§ Reading text
The Costs of the Proceedings
The Costs of the Proceedings
The Defendant seeks his costs of the proceedings to be assessed on the standard basis in the sum of £48,145; alternatively he seeks an order that the Claimant should pay 90% of his costs of the proceedings.
The Defendant submits:
Under CPR 44.2(2)(a) “the general rule is that the unsuccessful party will be ordered to pay the costs of the successful party.”
There can be no dispute that the Defendant is the successful party in these proceedings.
The Claimant brought a Part 8 on two issues: (1) the terms of the Sub-Contract, and (2) the validity of 4 invoices relied on by the Defendant as payment applications.
The Defendant succeeded on issue (1), the terms of the Sub-Contract. This was the main issue dealt with in the witness evidence and the Defendant’s submissions. It was important to the parties, given the Claimant had raised potential claims based on the terms of the Sub-Contract which it alleged applied (such as for liquidated damages).
The Defendant succeeded on issue (2) for 3 out of 4 invoices. By value, the invalid invoice represented:
19.8% of the value of the invoices (the total value of the 4 invoices was £195,857.50, invoice 1081 which the Court held to be invalid was for £38,750).
30.8% of the sum claimed (the sum claimed, following the payments made by the Claimant, was £125,650.38).
Under the general rule, the Defendant should be entitled to its costs of the proceedings.
Under CPR 44.2(2)(b), the Court may make a different order. CPR 44.2(4) sets out that in doing so “the court will have regard to all the circumstances, including –”:
“(a) the conduct of all the parties;
(b) whether a party has succeeded on part of its case, even if that party has not been wholly successful; and
(c) any admissible offer to settle made by a party which is drawn to the court’s attention, and which is not an offer to which costs consequences under Part 36 apply.”

§ Exercise goal
In the costs submission above, what sum does the Defendant ask to have his costs assessed at on the standard basis?

§ Material provided
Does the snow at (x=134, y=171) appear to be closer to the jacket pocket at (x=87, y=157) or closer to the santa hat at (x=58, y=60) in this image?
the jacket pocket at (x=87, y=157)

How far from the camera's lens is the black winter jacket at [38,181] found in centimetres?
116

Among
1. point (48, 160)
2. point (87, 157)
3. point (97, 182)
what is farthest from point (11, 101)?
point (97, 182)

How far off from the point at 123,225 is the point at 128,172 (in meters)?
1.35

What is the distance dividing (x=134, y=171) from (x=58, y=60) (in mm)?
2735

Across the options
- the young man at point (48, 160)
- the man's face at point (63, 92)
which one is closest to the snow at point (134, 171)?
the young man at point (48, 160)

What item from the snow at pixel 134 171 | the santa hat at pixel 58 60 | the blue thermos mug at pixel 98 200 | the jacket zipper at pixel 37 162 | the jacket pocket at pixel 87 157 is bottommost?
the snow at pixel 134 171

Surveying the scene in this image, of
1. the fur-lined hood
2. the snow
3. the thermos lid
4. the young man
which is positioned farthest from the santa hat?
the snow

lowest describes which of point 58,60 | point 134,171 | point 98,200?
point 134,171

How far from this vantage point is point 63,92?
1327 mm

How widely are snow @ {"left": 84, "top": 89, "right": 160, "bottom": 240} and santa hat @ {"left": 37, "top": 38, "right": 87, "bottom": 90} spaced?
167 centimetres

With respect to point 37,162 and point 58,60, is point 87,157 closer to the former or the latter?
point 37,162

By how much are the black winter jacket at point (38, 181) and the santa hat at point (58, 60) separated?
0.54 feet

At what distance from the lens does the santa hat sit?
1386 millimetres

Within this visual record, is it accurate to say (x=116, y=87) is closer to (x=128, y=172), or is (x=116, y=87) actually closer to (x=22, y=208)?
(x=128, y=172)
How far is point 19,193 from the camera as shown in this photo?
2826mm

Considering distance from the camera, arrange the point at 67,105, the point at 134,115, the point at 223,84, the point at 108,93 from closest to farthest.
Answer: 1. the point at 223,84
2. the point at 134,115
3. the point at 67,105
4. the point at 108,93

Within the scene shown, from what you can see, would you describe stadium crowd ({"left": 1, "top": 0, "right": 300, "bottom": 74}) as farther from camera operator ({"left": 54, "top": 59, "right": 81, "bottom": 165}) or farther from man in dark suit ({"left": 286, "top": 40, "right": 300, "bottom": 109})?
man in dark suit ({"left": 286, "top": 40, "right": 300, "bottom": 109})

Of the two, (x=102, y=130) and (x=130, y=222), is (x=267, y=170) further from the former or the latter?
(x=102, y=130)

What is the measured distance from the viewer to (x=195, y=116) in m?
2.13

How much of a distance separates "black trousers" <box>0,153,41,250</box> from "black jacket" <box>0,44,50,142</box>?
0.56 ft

§ Task solution
£48,145